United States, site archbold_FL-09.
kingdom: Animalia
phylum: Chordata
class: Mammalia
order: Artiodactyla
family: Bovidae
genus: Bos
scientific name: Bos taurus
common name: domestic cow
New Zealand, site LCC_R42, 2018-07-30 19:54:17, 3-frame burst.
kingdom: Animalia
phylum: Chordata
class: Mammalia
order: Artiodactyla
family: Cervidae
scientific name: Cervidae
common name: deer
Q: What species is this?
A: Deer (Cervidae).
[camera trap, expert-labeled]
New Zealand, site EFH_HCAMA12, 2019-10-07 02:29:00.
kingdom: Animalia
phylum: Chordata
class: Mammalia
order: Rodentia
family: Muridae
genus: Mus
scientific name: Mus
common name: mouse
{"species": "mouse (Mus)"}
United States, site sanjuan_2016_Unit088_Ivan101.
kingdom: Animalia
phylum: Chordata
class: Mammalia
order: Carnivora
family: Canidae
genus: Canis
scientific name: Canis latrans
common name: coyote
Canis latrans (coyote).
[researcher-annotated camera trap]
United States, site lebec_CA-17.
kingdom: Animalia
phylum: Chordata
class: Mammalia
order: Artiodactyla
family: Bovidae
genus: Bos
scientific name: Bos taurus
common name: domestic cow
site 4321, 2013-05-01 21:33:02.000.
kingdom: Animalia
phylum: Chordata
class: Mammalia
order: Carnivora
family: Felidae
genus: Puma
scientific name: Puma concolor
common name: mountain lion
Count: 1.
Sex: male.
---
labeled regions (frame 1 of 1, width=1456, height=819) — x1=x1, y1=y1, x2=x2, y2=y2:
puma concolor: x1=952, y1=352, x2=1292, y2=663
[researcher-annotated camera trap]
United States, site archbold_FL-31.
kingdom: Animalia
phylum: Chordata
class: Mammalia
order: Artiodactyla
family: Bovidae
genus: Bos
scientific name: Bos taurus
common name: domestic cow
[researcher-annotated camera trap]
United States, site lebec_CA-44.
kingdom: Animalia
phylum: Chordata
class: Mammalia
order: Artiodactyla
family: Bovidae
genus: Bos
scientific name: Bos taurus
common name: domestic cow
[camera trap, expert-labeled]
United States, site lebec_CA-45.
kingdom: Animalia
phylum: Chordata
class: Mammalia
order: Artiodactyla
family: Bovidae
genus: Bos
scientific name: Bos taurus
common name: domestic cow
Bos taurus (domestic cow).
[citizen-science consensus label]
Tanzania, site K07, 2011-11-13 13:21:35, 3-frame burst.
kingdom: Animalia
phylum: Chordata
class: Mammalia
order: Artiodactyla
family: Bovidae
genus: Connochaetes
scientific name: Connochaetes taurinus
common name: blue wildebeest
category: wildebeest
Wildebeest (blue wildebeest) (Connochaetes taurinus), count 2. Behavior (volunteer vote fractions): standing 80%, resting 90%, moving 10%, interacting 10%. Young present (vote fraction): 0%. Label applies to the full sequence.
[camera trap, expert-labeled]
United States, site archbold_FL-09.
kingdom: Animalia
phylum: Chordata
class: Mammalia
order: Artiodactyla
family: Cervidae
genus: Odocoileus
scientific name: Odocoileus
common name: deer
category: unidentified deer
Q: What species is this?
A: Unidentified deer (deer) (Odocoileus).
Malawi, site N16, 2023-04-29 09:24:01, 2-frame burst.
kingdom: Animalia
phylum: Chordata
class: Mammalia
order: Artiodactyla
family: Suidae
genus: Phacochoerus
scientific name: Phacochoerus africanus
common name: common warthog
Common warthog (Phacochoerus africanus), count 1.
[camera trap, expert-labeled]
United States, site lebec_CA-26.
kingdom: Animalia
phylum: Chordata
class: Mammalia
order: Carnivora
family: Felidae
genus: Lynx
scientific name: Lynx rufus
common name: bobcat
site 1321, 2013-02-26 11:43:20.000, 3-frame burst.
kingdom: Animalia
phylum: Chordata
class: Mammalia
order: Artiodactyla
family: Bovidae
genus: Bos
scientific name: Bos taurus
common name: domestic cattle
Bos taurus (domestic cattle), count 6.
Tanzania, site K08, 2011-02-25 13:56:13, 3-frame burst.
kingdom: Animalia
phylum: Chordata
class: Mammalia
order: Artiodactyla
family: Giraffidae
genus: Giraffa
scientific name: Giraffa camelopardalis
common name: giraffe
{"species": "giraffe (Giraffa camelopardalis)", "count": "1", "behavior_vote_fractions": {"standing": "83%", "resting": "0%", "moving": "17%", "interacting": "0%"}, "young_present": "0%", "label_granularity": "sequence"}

◆ **The problem**
Every line in the entries above that has the word "species" should be identified and copied.

◆ **Exercise result**
Q: What species is this?
{"species": "mouse (Mus)"}
Q: What species is this?
{"species": "giraffe (Giraffa camelopardalis)", "count": "1", "behavior_vote_fractions": {"standing": "83%", "resting": "0%", "moving": "17%", "interacting": "0%"}, "young_present": "0%", "label_granularity": "sequence"}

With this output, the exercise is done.